HW: Were you into Superman as a kid yourself?
KS: When I was a kid I was into model cars and rockets and stuff like that. I wasn’t a comic book reader, and so I was never into it that way. I have a vague memory of the TV series, reruns of the original series. Then I remember when the first Donner film came out. We all went down to the Westwood theater on a Friday night and we were going to see Brando because we were all actors in drama classes. We were like, “Let’s go see Brando. So cool that he’s in Superman.”

HW: Do you consider those original films classics?
KS: Yeah, and I think that’s probably why I didn’t want to watch the Donner films again because…I just played Richard II at The Old Vic, and there are film performances and recordings of [Sir John] Gielgud doing Richard II, and I just absolutely avoided them because you have to approach it in your own way. It’s the same way that we love to see actors take on similar parts. How many actors have played Hamlet or how many actors have played Richard III? Part of the joy is seeing how a different actor will approach something. So I just kind of avoided it, but it’s absolutely iconic and a lot of fun and I always hoped that the performance in the movie would have as much humor as I think that kind of role offers.

HW: What was your first reaction to seeing Brandon in the costume?
KS:
“There’s Superman.” When I first arrived in Sydney on the set they were shooting and I came over to the set to visit Bryan and Brandon was walking out of The Daily Planet dressed as Superman and I was like, “Oh, f**k. There is Superman.”

HW: We’re told you had a little fun with Brandon by staying a little in character even when you weren’t in front of the cameras?
KS: Well, you know when you’re a movie set they give you a golf cart so that you can drive around in them to get from one place to another. So I had my golf cart kind of souped-up. I had Kryptonite stripes put on the side and I had a big Superman logo on the front with an X through it and it was called “The Super Buster.” And then we tied a Superman doll on the back with a chain, so I just dragged it around. So by the end of the shoot it was just this fucking ball of mess with a little cape and I had a bullhorn that I used to scream through, saying “Superman must die!” [Laughs] I can remember when I was driving back from the stage and Brandon was coming out of his trailer and he hadn’t seen this yet and I went “Superman must die!” It was so funny.

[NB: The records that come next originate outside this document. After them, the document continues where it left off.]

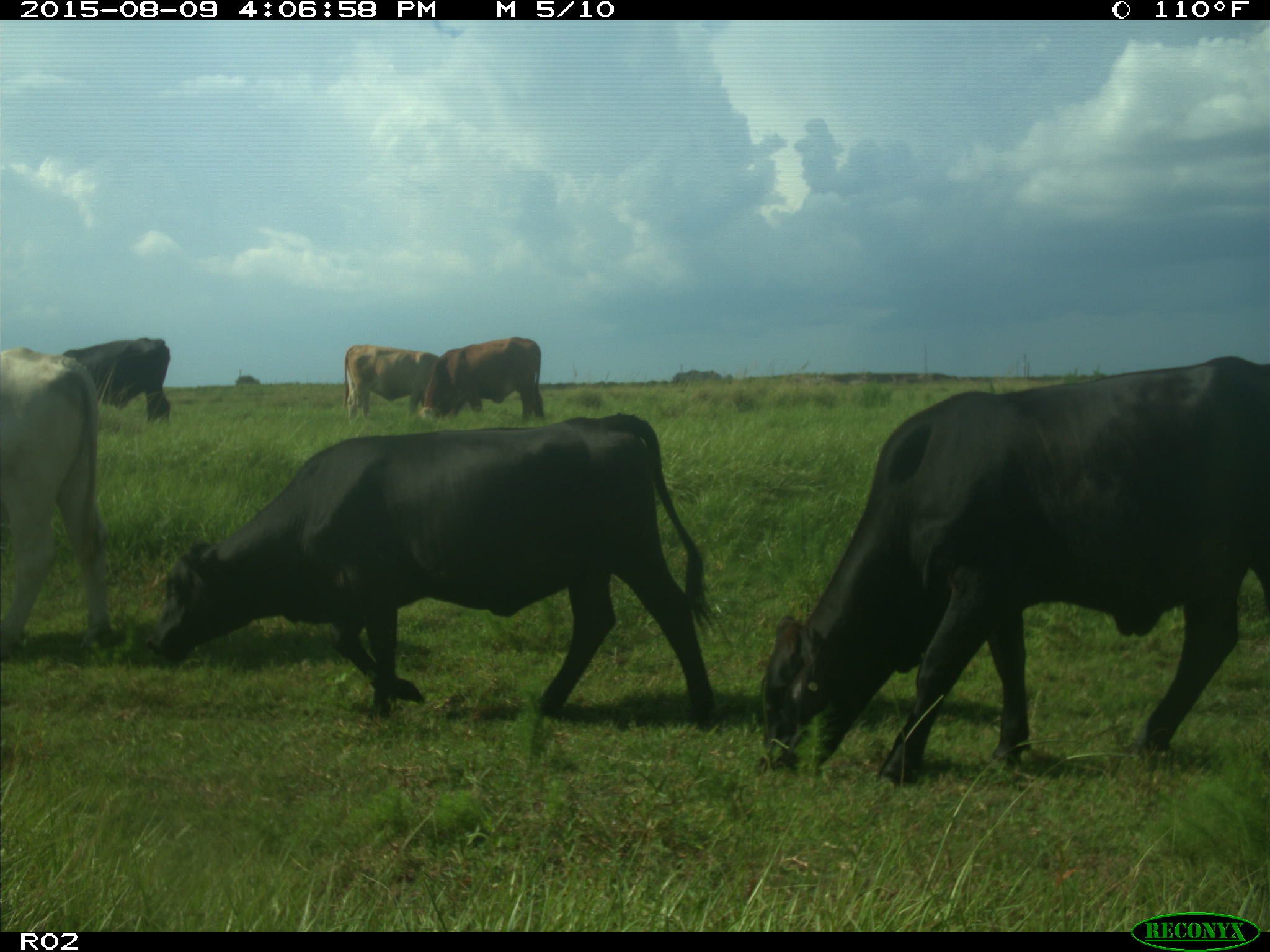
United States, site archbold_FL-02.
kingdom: Animalia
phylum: Chordata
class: Mammalia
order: Artiodactyla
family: Bovidae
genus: Bos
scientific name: Bos taurus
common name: domestic cow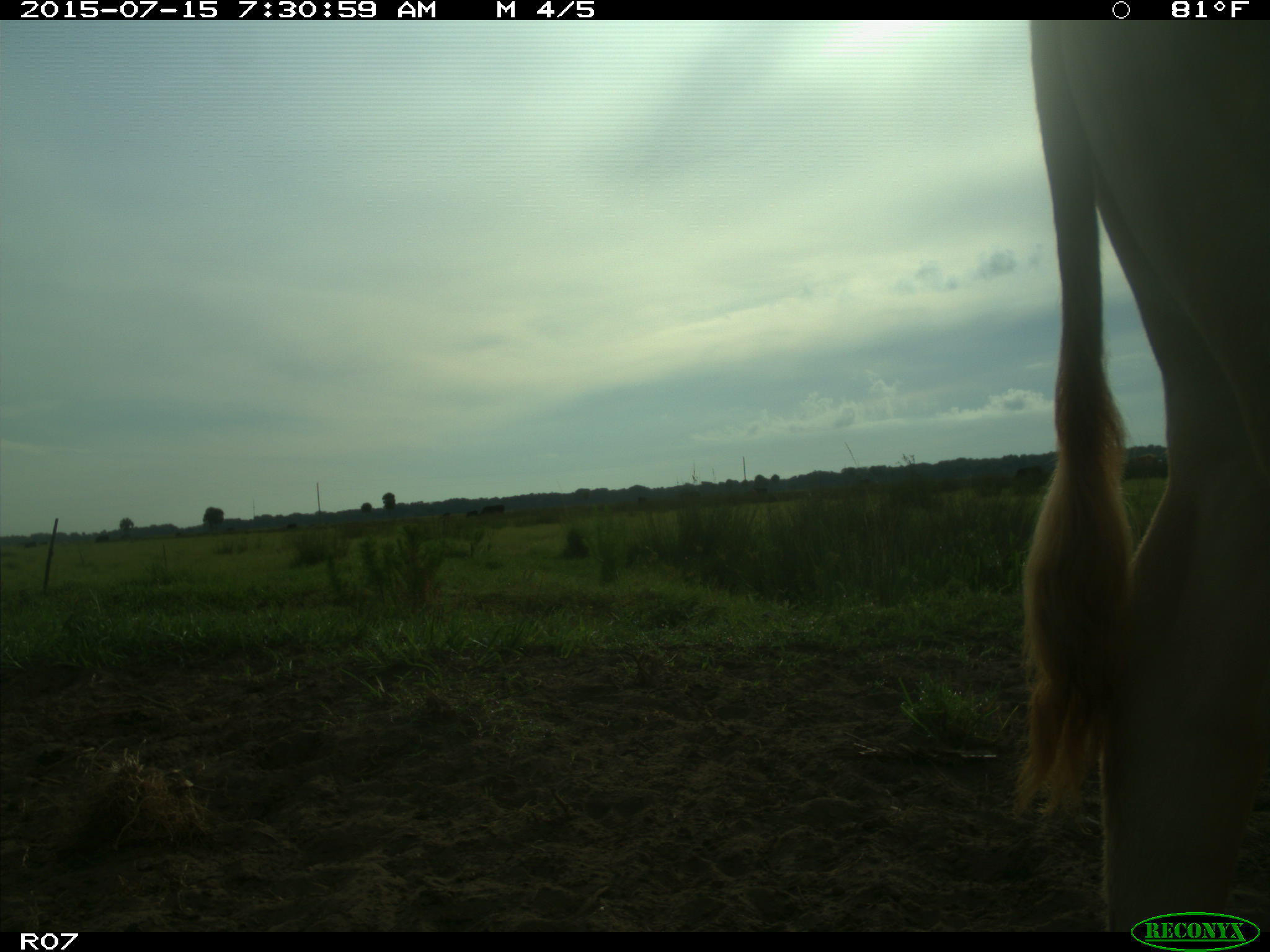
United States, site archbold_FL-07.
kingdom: Animalia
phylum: Chordata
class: Mammalia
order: Artiodactyla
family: Bovidae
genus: Bos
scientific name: Bos taurus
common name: domestic cow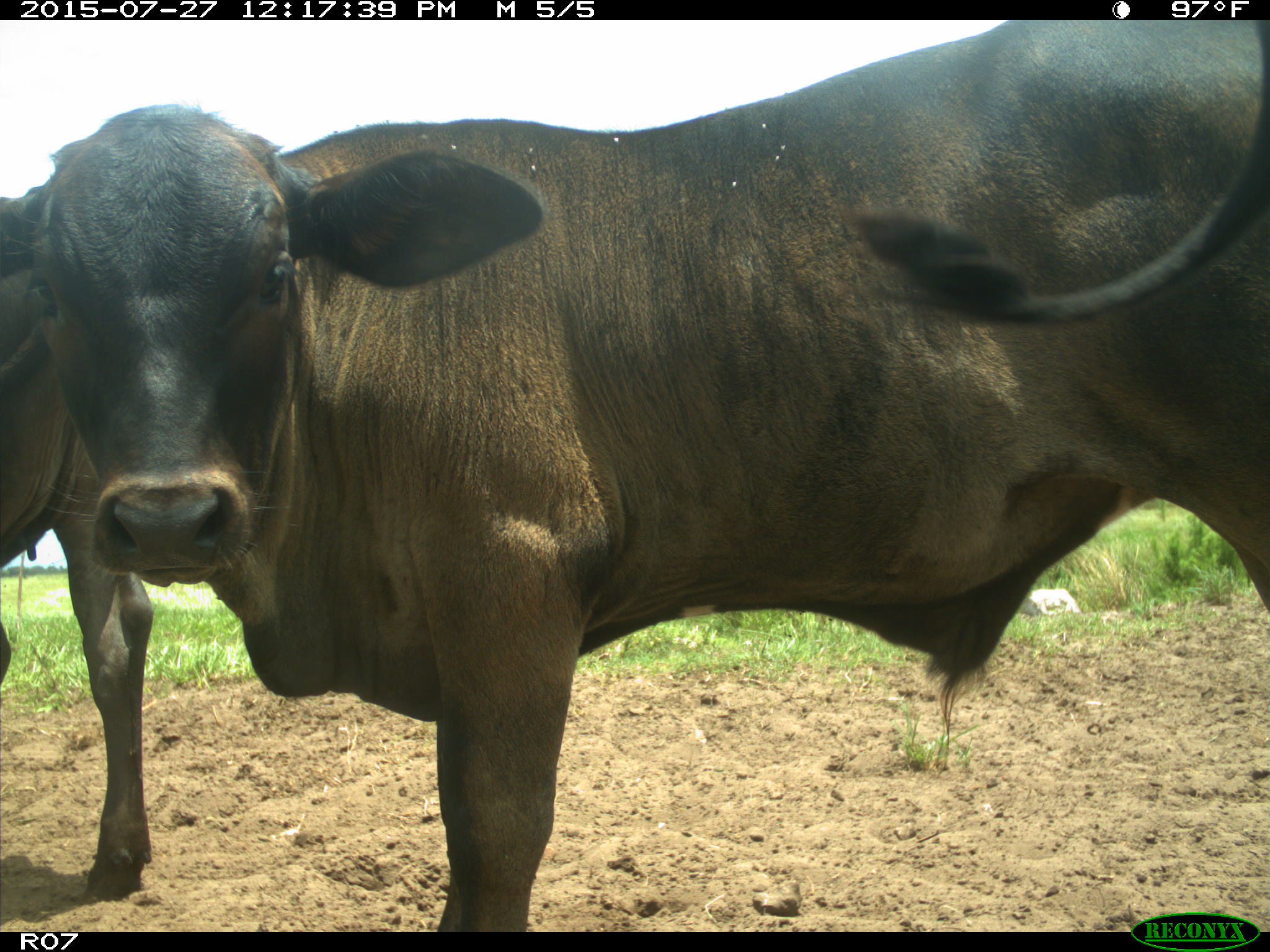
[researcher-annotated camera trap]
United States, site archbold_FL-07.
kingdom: Animalia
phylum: Chordata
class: Mammalia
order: Artiodactyla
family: Bovidae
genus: Bos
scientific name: Bos taurus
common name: domestic cow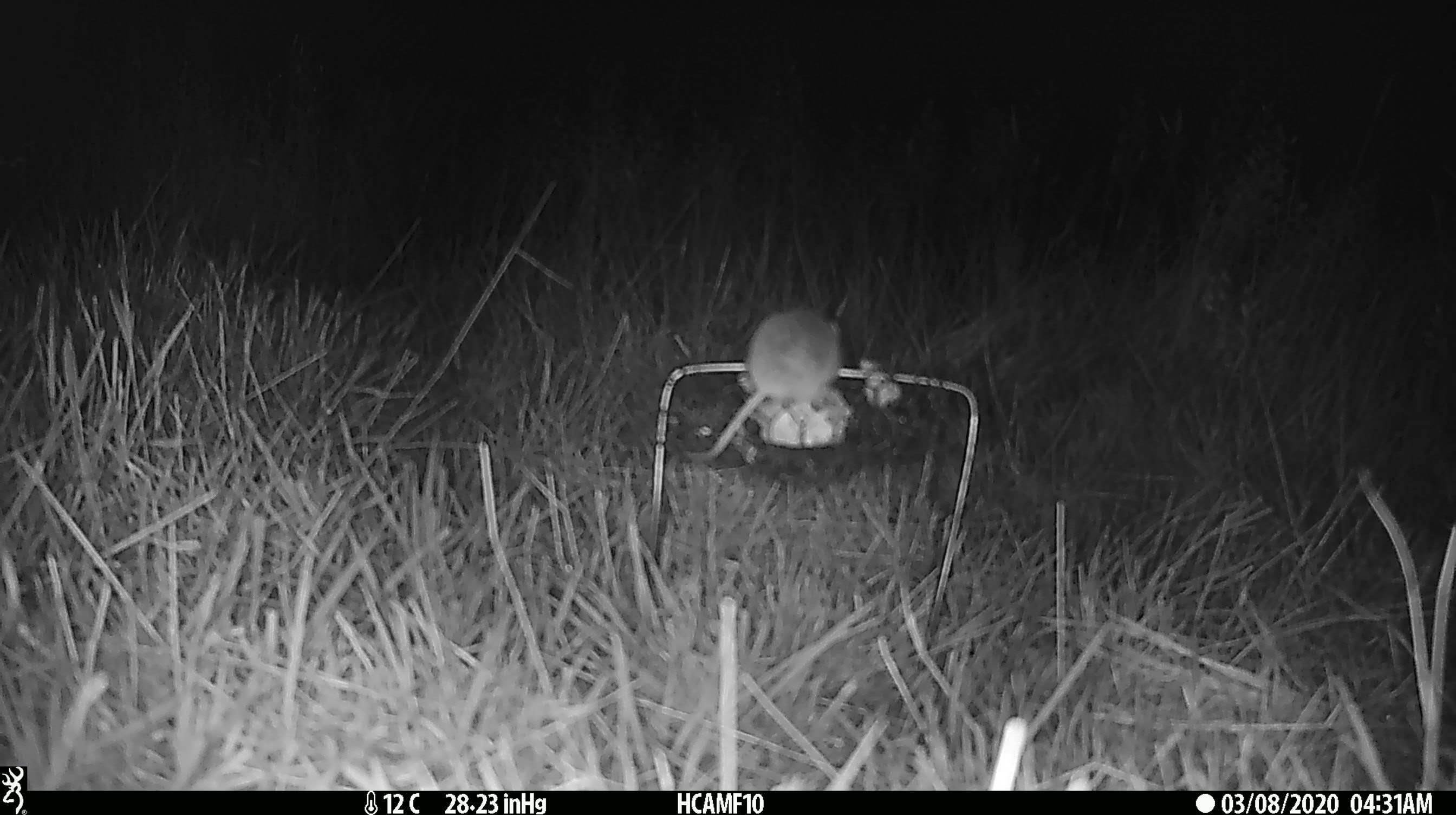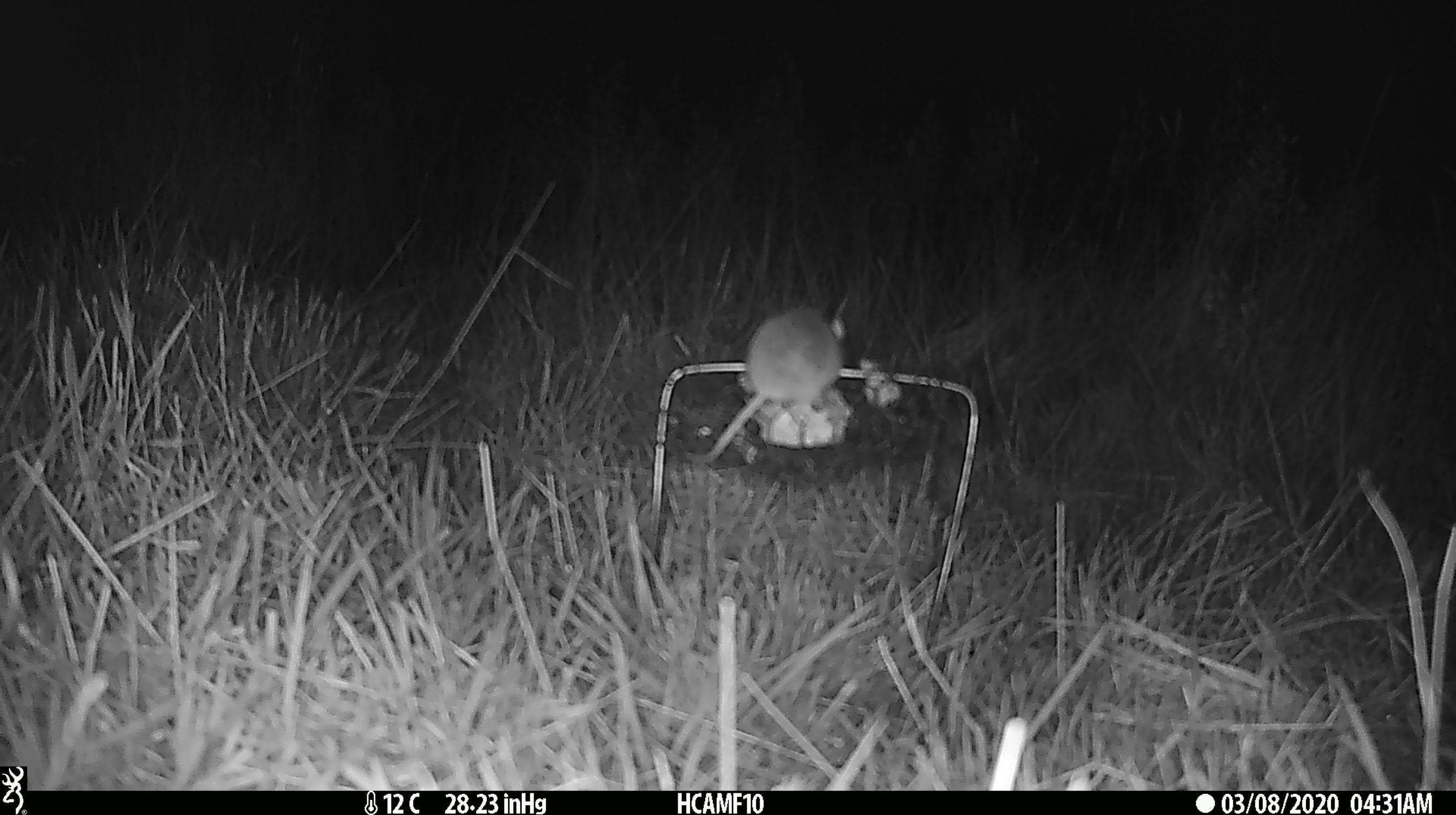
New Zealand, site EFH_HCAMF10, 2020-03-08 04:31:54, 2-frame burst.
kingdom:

HW: That scene where you scream at Lois Lane–“Wrong!!”–is so great it makes the trailer. How many takes of that were there?
KS: I suspect that that was probably an afternoon of yelling, but we also did it very quietly. You always try to not end up giving a director only one choice in editing because sometimes you get in editing and you think, ‘Oh, God, did he ever not do it that way?’

- Advertisement -

HW: Where would you like to take the character of Luthor next as an actor?
KS: I don’t know. The good news is that I don’t have to think about that. The good news is that if it’s Bryan and the writers who worked on this, I have absolute faith in them. The truth is that they may well have already thought about the life of it after this, but if they have, they haven’t revealed these secrets to me. But when you’re fortunate enough to have a director like Bryan and writers like that, you just sort of put yourself in their hands and say, “Hey guys, whatever you want me to do.”